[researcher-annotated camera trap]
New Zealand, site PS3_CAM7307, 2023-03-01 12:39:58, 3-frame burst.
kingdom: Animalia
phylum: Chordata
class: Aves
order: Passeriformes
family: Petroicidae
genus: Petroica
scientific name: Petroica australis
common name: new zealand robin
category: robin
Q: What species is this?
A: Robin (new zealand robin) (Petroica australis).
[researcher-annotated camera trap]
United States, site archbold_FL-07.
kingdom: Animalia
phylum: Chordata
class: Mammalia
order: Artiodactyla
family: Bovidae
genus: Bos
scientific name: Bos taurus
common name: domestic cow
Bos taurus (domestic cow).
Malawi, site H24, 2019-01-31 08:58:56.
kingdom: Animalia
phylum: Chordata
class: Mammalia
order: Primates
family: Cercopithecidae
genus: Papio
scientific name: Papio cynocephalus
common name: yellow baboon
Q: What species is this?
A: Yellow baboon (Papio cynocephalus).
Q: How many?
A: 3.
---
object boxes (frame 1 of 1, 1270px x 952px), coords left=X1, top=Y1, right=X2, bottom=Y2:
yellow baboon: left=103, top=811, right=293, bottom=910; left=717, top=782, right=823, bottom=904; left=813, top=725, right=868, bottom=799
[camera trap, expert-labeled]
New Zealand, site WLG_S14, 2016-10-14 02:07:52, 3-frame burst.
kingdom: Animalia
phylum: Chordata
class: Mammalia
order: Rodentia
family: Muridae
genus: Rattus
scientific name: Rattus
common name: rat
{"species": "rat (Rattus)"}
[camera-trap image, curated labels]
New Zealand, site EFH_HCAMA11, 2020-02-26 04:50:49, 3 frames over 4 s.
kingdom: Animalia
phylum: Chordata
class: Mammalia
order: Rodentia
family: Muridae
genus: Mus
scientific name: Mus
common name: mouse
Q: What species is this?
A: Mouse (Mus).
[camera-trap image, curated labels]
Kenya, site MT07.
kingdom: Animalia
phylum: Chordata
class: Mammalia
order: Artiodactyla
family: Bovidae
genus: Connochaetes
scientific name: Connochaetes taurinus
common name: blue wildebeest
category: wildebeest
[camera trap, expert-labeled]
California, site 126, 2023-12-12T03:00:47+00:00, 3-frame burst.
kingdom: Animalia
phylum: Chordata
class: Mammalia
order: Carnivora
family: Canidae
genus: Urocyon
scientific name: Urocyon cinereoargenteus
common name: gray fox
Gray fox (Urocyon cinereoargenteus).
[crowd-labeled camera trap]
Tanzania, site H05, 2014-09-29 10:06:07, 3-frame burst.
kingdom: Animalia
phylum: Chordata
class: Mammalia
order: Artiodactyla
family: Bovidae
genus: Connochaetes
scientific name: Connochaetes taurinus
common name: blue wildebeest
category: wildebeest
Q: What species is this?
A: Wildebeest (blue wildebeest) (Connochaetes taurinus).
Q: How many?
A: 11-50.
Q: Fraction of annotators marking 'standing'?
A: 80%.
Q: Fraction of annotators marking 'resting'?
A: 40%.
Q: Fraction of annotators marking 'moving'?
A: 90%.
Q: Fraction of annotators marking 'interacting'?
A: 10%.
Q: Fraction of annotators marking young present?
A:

────

◆ **WHAT THE TASK ASKS**
Go through the records above, find each line with the string "marking", and copy it.

◆ **SOLUTION TO THE EXERCISE**
Q: Fraction of annotators marking 'standing'?
Q: Fraction of annotators marking 'resting'?
Q: Fraction of annotators marking 'moving'?
Q: Fraction of annotators marking 'interacting'?
Q: Fraction of annotators marking young present?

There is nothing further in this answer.